The kitchen’s being the nerve center of the home is not a new idea. Neither is open plan living. The formal dining room is gone. The kitchen island reigns. And the great room is the place where most of a family’s life is lived. To help your plans more fully embrace modern living’s reality, Dominick Tringali, principal of Dominick Tringali Architects, wants you to think of the great room and the kitchen as one. He calls this approach The Living Triangle.

To that end, he offered attendees at this year’s International Builders’ Show several ways to make the most of the all-important living space.

Custom Touches. Because most home design begins with the kitchen, the Living Triangle becomes the center of the home and the driver of the design. It’s a chance to build features into the plan that make a production home feel more like a custom home.  Architectural details, like a cathedral ceiling with beam detail or an entryway defined by a stone arch, can be planned ahead and then integrated into the initial design. Cabinets can be built right into drywall, offering a custom look.

Save Face. Cut back spending on cabinet facings, and instead put the money toward designing good spaces and space-efficient cabinetry.

Take It Outside. Work an outdoor space into the plan, even if it’s just a small courtyard, letting the architectural spaces create the outside space. Don’t assume that your product is too small for an outside space. Even a 12-foot side yard can make for a courtyard that opens from the kitchen and into a flex room.
 
Raid the Pantry. If there’s extra space, consider a butler’s pantry that can function as a prep space and staging area. We’re not talking Downton Abbey–scale, but behind a sliding door or floating wall, a “dirty kitchen” can hide cooking chaos.   

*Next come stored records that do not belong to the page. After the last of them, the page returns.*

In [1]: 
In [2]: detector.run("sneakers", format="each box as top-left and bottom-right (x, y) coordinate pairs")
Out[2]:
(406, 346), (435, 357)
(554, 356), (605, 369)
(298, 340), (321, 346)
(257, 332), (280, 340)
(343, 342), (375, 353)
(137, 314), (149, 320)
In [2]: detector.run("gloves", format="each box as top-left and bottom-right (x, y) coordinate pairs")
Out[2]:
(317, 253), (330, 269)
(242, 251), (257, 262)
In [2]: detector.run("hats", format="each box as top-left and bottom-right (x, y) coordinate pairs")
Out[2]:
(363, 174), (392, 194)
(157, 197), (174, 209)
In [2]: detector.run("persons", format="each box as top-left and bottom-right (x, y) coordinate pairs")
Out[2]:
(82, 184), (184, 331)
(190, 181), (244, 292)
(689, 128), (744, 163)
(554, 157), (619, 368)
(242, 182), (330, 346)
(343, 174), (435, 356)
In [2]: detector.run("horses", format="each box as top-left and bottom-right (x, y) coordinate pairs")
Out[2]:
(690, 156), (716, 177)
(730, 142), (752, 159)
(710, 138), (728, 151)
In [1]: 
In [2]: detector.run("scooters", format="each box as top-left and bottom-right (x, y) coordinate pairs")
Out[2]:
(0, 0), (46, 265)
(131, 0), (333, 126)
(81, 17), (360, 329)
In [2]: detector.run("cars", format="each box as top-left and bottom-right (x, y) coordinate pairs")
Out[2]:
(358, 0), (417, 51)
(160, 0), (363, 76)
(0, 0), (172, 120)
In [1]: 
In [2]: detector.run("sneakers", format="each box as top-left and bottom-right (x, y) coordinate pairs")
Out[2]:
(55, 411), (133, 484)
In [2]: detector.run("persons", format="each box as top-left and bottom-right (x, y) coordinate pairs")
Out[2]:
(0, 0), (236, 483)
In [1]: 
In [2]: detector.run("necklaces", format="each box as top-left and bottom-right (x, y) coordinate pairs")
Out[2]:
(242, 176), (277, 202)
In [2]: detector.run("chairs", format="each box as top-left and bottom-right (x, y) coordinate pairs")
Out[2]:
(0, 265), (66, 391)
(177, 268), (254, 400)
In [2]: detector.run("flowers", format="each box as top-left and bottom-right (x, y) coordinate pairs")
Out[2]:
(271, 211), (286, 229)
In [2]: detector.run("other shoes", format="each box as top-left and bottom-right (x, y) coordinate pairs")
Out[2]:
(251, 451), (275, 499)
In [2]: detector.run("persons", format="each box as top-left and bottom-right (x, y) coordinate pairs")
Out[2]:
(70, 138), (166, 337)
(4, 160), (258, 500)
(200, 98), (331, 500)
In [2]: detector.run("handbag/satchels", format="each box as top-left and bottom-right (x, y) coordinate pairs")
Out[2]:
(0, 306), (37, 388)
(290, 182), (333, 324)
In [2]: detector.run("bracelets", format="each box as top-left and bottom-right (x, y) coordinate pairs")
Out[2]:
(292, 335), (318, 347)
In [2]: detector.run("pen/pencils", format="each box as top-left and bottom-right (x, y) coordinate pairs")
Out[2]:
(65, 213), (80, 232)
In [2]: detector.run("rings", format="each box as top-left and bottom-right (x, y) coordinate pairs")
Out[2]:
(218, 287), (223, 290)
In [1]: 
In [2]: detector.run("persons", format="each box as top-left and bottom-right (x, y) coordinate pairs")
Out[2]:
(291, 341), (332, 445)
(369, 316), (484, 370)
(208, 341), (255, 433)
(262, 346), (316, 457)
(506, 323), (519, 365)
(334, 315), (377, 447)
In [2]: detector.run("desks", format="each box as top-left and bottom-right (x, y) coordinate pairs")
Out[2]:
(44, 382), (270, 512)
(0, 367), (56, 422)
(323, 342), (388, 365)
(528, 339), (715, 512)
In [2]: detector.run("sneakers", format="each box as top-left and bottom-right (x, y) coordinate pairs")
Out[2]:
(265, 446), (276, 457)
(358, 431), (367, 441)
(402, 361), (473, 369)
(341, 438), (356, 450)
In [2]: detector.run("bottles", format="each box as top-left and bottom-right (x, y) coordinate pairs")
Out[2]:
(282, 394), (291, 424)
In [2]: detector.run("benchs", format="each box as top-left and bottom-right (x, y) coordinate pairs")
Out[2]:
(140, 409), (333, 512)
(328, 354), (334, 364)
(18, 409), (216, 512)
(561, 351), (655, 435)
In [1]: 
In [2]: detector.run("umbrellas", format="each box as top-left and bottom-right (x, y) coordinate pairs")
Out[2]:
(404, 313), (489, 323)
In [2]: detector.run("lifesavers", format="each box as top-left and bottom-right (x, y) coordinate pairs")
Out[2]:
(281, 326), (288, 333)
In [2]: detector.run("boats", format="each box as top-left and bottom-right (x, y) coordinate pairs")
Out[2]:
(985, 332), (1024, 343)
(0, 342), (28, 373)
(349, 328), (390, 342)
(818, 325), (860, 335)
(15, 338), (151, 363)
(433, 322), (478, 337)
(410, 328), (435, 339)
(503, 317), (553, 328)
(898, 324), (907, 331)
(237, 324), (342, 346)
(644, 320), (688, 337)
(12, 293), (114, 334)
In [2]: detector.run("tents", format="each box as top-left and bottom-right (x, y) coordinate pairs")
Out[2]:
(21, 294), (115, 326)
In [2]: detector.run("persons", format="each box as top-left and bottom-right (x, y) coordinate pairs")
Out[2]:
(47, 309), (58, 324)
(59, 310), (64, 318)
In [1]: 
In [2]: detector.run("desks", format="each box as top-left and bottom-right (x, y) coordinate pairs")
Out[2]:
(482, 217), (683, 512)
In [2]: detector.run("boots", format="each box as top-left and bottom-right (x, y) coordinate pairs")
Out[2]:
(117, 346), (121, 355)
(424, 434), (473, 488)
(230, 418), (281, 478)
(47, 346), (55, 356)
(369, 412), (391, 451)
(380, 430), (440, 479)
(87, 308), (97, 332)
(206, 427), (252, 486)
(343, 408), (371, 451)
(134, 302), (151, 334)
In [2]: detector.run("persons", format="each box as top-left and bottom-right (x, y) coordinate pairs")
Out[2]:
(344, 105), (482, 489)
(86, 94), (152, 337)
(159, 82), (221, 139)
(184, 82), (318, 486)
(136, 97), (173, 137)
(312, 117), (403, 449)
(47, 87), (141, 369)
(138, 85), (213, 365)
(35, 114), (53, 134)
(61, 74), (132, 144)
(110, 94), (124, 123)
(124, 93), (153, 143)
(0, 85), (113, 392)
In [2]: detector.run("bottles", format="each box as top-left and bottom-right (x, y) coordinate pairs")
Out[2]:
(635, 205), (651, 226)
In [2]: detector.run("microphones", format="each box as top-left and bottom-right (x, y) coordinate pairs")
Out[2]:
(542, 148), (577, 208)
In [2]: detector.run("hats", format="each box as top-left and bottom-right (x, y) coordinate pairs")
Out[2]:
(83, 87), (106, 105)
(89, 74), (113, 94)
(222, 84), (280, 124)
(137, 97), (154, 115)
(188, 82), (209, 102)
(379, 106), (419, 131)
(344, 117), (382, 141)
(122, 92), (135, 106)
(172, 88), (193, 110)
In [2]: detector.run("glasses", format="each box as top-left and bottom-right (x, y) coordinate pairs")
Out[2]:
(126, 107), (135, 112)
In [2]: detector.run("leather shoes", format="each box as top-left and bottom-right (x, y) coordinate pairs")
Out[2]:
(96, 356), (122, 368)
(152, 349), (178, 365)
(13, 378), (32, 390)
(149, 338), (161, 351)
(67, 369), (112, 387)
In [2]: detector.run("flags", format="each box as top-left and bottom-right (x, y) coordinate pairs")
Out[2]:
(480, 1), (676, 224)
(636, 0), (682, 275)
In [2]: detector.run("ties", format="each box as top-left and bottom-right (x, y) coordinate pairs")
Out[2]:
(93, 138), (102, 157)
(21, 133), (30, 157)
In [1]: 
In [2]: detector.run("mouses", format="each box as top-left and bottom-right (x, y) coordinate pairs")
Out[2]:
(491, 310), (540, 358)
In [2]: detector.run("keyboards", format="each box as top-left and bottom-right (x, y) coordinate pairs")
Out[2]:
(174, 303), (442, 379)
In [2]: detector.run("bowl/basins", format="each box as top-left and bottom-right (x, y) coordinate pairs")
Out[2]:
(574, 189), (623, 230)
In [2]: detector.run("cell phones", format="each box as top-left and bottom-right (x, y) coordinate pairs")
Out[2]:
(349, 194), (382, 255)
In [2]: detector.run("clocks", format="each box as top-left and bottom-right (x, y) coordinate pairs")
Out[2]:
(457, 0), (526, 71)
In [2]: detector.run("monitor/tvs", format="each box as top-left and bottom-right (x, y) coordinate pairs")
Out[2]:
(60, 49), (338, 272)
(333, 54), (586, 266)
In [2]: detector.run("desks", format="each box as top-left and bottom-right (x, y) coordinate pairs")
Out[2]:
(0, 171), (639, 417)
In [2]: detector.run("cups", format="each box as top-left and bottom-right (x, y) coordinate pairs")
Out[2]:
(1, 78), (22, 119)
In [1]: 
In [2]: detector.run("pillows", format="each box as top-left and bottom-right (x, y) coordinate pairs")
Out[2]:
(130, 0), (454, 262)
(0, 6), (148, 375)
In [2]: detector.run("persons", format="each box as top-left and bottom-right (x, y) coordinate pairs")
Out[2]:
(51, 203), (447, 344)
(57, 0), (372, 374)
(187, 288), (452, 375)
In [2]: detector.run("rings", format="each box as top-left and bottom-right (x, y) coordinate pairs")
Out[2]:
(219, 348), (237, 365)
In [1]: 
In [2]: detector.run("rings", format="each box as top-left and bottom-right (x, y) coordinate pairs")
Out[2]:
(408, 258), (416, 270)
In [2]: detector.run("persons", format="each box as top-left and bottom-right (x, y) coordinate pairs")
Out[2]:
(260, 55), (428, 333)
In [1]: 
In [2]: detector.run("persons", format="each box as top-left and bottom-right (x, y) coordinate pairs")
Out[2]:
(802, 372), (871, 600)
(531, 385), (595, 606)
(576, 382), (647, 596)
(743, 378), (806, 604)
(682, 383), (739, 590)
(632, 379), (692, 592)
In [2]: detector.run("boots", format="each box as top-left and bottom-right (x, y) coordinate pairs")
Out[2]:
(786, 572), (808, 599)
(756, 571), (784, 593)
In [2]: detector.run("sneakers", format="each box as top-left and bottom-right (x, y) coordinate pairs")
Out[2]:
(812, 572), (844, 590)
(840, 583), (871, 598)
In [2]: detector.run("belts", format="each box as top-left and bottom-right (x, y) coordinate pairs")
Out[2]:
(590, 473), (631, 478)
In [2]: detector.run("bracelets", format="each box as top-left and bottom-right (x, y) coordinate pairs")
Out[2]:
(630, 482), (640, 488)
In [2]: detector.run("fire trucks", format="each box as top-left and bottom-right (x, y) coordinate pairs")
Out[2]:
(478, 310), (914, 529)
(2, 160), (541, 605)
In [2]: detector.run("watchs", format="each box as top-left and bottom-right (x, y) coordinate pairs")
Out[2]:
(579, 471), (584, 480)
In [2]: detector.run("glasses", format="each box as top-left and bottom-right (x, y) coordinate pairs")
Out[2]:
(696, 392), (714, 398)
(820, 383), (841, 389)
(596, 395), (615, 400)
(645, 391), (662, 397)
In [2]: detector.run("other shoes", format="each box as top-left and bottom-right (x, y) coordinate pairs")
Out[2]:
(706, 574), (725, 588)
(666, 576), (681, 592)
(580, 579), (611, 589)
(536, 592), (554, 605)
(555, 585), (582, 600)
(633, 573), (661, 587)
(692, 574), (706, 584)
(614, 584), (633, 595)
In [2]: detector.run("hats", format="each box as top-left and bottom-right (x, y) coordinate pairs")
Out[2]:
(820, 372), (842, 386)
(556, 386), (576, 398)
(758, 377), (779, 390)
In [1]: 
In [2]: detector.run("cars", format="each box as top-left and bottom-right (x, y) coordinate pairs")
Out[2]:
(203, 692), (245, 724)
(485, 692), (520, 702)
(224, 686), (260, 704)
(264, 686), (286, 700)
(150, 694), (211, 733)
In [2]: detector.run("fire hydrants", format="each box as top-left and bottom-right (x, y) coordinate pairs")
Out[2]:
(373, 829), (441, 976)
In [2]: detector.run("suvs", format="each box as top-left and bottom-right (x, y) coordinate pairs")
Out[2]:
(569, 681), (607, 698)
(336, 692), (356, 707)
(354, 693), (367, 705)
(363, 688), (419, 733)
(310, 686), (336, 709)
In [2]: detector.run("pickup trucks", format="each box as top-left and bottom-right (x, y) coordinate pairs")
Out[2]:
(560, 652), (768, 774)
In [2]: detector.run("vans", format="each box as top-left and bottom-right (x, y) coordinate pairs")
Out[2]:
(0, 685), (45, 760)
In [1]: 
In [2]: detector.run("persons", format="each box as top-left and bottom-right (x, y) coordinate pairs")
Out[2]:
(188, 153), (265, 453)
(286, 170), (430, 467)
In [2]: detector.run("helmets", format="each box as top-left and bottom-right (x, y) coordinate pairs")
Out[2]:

Light in Layers. Designing lighting for an open space is best done with several different sources: Task lighting on dimmers, pendants, and under-cabinet lights. Cabinets themselves can be a source of soft and pleasant ambient light, provided facings are translucent or transparent.

Get Wired. Incorporate appliances such as espresso machines and steam ovens into your kitchen designs. These add a custom, luxurious touch, as do warming drawers and fridge drawers—which are also both kid-friendly and wheelchair accessible. 

Modernize. The open plan is a modern idea, and with it comes a chance to go for sleek lines and a spacious end result. Think floating vent hoods, big windows instead of overhead cabinets, running cabinetry clear up to the ceiling soffits. Take the same approach with the backsplash, using one great-looking material, whether it’s artisan tile or stainless steel. 

Take It to the Banquette. Banquettes are back, and they’re a great way to use a niche, nook, corner, or window space to make a built-in seating area. 

Amy Albert is a senior editor at Builder.